The very idea of "contemplation" (from the Latin contemplari, meaning both "to gaze attentively" and "to consider in thought") plays on the religious origin of the word (which in ancient Rome belongs to the augural language) : it is, for the dreamer (because "to dream", "to dream" and "to contemplate" are used almost interchangeably in the collection), to fix his gaze on nature until he perceives, beyond the visible, the abstract meaning it delivers. In the pan of reality delimited by his gaze, the contemplator strives to interpret signs: nature is a book where the divine text is given to decipher. The importance given by the collection to the vision must therefore be linked to the Hugolian conception of the divine.

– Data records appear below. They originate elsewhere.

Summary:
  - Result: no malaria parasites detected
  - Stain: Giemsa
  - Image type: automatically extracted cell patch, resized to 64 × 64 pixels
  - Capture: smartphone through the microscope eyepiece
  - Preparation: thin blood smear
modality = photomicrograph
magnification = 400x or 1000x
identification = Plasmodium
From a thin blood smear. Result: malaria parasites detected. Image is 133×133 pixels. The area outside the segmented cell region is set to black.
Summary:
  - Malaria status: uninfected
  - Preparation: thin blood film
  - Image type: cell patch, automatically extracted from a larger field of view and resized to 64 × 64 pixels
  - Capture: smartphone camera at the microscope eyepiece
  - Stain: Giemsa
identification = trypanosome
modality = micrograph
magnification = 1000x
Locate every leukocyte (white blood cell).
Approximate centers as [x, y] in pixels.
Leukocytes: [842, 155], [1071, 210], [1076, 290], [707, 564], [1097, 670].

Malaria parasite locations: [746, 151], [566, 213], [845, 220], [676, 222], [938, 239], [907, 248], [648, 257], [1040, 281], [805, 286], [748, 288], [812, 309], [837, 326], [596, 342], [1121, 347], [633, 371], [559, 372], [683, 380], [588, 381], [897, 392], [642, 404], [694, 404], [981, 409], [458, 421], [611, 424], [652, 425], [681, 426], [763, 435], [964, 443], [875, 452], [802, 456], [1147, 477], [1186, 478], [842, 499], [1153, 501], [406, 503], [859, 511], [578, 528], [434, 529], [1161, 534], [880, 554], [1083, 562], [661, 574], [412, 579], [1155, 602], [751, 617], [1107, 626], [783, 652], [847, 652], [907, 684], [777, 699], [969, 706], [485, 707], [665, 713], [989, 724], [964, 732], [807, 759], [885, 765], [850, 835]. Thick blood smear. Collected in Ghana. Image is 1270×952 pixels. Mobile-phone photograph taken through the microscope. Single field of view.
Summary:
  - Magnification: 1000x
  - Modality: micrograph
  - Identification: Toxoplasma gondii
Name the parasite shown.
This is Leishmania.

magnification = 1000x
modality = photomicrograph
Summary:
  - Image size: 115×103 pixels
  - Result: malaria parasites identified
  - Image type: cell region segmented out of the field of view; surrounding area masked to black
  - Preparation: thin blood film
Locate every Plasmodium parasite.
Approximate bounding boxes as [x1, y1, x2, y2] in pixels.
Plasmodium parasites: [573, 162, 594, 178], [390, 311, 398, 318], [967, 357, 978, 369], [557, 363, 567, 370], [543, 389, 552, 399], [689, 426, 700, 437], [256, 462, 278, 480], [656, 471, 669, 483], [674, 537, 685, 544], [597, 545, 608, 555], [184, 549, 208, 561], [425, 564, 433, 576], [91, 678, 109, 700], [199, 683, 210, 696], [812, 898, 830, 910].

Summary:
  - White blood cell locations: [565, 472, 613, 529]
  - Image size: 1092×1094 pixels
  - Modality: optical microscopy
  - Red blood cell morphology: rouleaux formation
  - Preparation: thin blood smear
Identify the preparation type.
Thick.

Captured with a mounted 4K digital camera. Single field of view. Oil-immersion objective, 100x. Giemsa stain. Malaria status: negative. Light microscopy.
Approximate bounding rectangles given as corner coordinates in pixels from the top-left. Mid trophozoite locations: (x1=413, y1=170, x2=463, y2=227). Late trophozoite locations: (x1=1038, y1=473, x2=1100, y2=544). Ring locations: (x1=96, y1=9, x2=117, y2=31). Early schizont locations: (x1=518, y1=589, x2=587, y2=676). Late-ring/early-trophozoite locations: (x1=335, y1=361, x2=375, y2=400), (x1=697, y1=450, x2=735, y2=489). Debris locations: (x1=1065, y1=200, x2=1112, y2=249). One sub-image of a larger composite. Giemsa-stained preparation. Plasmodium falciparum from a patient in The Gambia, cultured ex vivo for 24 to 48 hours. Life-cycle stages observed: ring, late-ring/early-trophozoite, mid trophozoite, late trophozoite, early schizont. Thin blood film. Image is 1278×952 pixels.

Hugo's god is neither entirely impersonal nor entirely anthropomorphic: rather, he is the voice of conscience, an intimate and living form of moral law. It is an all-powerful but unknowable god for man, and of which Christianity would offer only an approximate image, because it would be a question of a universal entity and freed from all religion. Hugo believes in the supernatural character of poetry which would allow him to translate the voice of the beyond. The poet is for him a seer and a messenger of the infinite.

Finally, Les Contemplations are for Hugo the opportunity to affirm his belief in the immortality of the soul and in metempsychosis.

== Place Les Contemplations in the work of Hugo ==
Admittedly, the collection of Contemplations in its first part prolongs the lyricism of earlier works such as Les Rayons et les ombres, but it is also a break with this lyricism, announcing a darker poetry. The Contemplations constitute a major work which corresponds to a second poetic birth of Victor Hugo.